### TASK DETAILS
Reproduce every one of the records below word for word, omitting the pictures.

### RECORD EXCERPTS
---+---

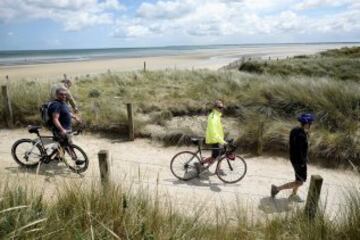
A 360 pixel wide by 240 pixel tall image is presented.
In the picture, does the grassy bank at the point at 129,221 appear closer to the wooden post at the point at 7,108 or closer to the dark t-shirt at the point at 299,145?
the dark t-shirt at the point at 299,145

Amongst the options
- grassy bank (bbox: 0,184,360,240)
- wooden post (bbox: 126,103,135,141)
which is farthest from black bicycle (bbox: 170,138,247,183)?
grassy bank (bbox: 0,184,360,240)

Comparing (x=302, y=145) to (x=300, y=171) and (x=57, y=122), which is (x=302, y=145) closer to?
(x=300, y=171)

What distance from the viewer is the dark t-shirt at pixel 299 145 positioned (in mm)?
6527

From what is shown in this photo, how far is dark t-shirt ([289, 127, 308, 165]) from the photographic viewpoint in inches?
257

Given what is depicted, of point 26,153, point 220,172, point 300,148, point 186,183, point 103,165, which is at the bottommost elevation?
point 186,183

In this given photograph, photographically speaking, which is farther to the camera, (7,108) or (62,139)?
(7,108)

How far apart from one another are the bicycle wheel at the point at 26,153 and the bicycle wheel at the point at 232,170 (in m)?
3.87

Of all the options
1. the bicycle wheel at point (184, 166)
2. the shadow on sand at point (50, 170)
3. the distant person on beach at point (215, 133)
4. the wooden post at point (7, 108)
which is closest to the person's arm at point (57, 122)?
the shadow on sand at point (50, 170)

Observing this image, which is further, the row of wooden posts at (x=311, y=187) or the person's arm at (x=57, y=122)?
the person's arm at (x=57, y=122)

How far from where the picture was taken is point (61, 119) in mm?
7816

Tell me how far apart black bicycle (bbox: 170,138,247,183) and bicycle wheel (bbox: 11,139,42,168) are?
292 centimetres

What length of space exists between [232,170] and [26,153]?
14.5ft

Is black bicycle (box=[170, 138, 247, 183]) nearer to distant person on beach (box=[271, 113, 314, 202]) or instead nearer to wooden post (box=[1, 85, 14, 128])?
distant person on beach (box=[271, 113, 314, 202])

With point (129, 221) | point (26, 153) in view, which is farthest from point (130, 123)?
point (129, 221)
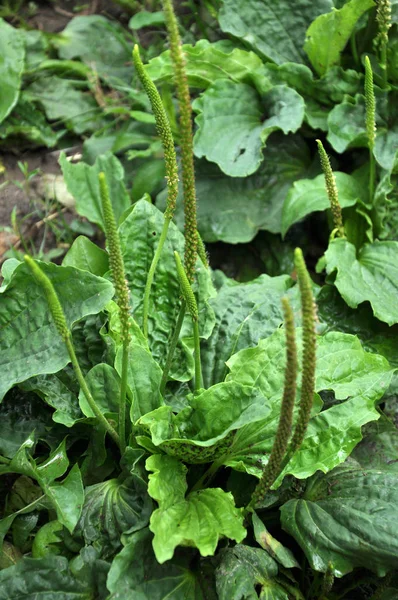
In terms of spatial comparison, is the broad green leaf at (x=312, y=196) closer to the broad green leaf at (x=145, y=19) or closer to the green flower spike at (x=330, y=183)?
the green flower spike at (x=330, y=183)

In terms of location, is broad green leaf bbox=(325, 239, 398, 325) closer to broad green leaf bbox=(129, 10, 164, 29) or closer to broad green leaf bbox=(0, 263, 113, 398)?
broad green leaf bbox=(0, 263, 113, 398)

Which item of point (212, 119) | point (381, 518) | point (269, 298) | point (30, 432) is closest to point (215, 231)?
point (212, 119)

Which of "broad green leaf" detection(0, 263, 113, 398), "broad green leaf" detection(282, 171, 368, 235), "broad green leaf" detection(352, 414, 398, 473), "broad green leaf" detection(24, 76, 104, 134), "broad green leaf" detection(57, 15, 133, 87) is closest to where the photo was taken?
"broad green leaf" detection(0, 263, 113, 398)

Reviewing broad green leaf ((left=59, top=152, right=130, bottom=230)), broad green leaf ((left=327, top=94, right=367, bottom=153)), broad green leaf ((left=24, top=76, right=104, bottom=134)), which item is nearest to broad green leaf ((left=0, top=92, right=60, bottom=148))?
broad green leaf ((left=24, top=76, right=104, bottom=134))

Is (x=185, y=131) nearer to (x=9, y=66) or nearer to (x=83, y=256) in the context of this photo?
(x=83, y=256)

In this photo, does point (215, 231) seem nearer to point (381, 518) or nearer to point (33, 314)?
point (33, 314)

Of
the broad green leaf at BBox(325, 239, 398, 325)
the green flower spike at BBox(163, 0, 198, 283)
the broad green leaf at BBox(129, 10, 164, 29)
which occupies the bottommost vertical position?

---+---

### EXERCISE OUTPUT
A 360 pixel wide by 240 pixel tall image is presented.
In the picture, does the grassy bank at the point at 129,221 appear closer to the wooden post at the point at 7,108 or closer to the dark t-shirt at the point at 299,145?
the dark t-shirt at the point at 299,145

Amongst the options
- grassy bank (bbox: 0,184,360,240)
- wooden post (bbox: 126,103,135,141)
which is farthest from black bicycle (bbox: 170,138,247,183)?
grassy bank (bbox: 0,184,360,240)

Comparing (x=302, y=145) to (x=300, y=171) and (x=57, y=122), which is (x=302, y=145) closer to?
(x=300, y=171)

What distance from the viewer is the dark t-shirt at pixel 299 145 positioned (in mm)?
6527

From what is shown in this photo, how far is dark t-shirt ([289, 127, 308, 165]) from the photographic viewpoint in inches?
257

Given what is depicted, of point 26,153, point 220,172, point 300,148, point 186,183, point 103,165, which is at the bottommost elevation?
point 186,183

In this given photograph, photographically speaking, which is farther to the camera, (7,108) or (62,139)?
(7,108)

How far apart from one another are the bicycle wheel at the point at 26,153 and the bicycle wheel at the point at 232,170 (in m)?
3.87

Of all the options
1. the bicycle wheel at point (184, 166)
2. the shadow on sand at point (50, 170)
3. the distant person on beach at point (215, 133)
4. the wooden post at point (7, 108)
which is closest to the person's arm at point (57, 122)?
the shadow on sand at point (50, 170)

Observing this image, which is further, the row of wooden posts at (x=311, y=187) or the person's arm at (x=57, y=122)?
the person's arm at (x=57, y=122)

How far from where the picture was taken is point (61, 119) in mm?
7816

Tell me how far apart black bicycle (bbox: 170,138,247,183) and bicycle wheel (bbox: 11,139,42,168) are?
292 centimetres

What length of space exists between [232,170] and [26,153]?
14.5ft

Is black bicycle (box=[170, 138, 247, 183]) nearer to distant person on beach (box=[271, 113, 314, 202]) or instead nearer to wooden post (box=[1, 85, 14, 128])?
distant person on beach (box=[271, 113, 314, 202])

With point (129, 221) | point (26, 153) in view, which is farthest from point (130, 123)?
point (129, 221)
In terms of spatial comparison, is the broad green leaf at (x=312, y=196) closer to the broad green leaf at (x=145, y=19) or closer to the green flower spike at (x=330, y=183)?
the green flower spike at (x=330, y=183)

In terms of location, is broad green leaf bbox=(325, 239, 398, 325) closer to broad green leaf bbox=(129, 10, 164, 29) or closer to broad green leaf bbox=(0, 263, 113, 398)?
broad green leaf bbox=(0, 263, 113, 398)

Which item of point (212, 119) | point (381, 518) | point (269, 298) | point (30, 432) is closest to point (215, 231)?
point (212, 119)

Which of "broad green leaf" detection(0, 263, 113, 398), "broad green leaf" detection(282, 171, 368, 235), "broad green leaf" detection(352, 414, 398, 473), "broad green leaf" detection(24, 76, 104, 134), "broad green leaf" detection(57, 15, 133, 87) is closest to where the photo was taken?
"broad green leaf" detection(0, 263, 113, 398)

Reviewing broad green leaf ((left=59, top=152, right=130, bottom=230)), broad green leaf ((left=327, top=94, right=367, bottom=153)), broad green leaf ((left=24, top=76, right=104, bottom=134)), which item is nearest to broad green leaf ((left=0, top=92, right=60, bottom=148))?
broad green leaf ((left=24, top=76, right=104, bottom=134))

Is (x=185, y=131) nearer to (x=9, y=66) or nearer to (x=83, y=256) in the context of this photo?
(x=83, y=256)

In this photo, does point (215, 231) seem nearer to point (381, 518) or nearer to point (33, 314)?
point (33, 314)

Of
the broad green leaf at BBox(325, 239, 398, 325)
the green flower spike at BBox(163, 0, 198, 283)
the broad green leaf at BBox(129, 10, 164, 29)
which occupies the bottommost vertical position?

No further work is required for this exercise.